_What the exercise asks_.
Pictures excluded, retype the lines from the one containing "this 450×320 image." through the last line of the data below, both included.
------------------------------------
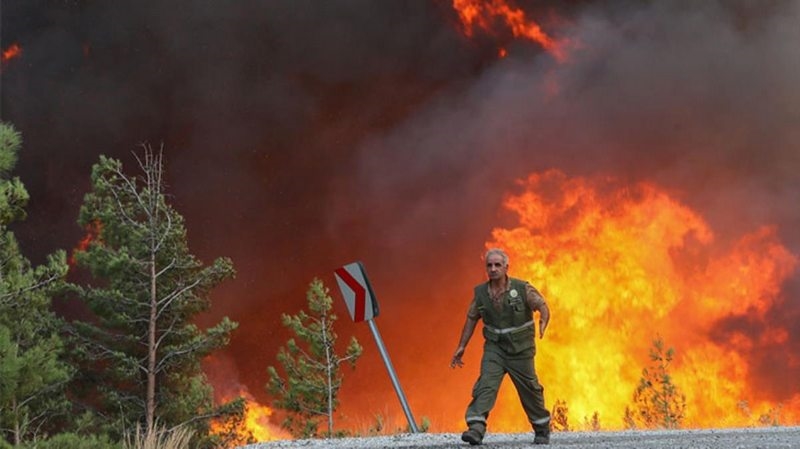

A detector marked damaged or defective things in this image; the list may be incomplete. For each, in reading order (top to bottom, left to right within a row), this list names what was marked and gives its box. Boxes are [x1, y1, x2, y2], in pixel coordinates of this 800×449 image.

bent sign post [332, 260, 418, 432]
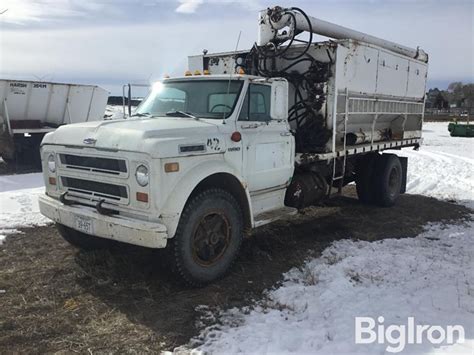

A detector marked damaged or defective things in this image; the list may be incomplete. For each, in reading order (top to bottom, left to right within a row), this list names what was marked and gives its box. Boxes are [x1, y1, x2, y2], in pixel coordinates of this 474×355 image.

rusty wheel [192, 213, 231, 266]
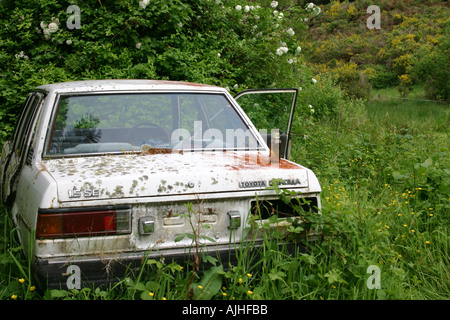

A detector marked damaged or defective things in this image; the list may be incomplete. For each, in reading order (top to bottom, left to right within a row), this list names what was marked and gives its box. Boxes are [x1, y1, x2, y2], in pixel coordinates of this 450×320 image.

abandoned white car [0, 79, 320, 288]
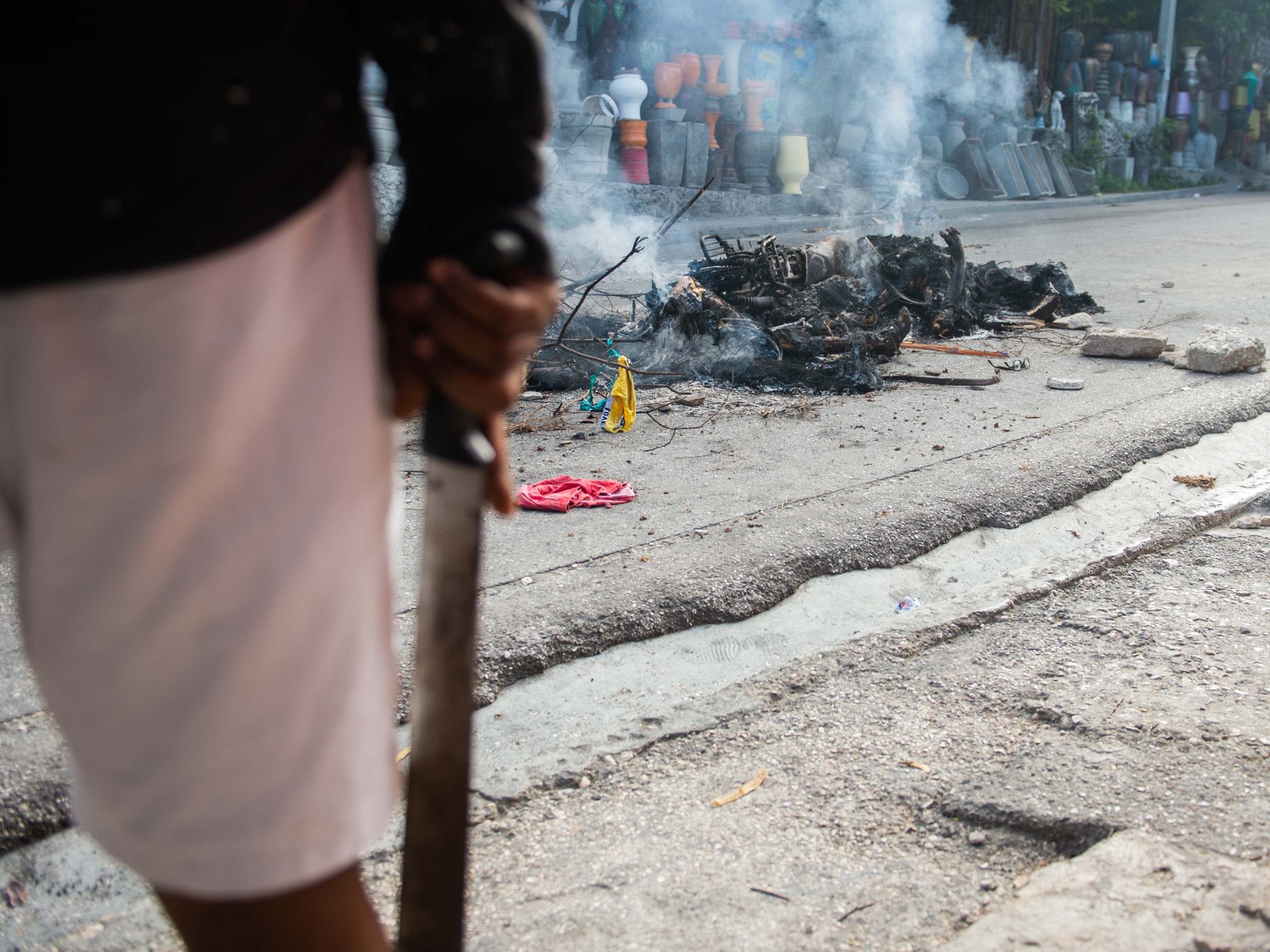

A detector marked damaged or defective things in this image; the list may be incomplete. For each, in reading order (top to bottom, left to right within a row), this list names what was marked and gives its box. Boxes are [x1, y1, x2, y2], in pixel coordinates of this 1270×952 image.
------------------------------------
_Finished task_.
A detector marked damaged or defective things in this image; the list may be incomplete. For each, in reading order (top to bottom, left to right within a row), this list names what was marked and gives its box. Boxes are [x1, y1, x2, y2], in pixel coordinates of this 450×320 image.

abandoned white car [0, 79, 320, 288]

A detector marked damaged or defective things in this image; the list may be incomplete. For each, in reading order (top to bottom, left to right within a row), this list names what was marked and gives its box. Boxes are [x1, y1, x2, y2], in pixel coordinates of this 1270×952 image.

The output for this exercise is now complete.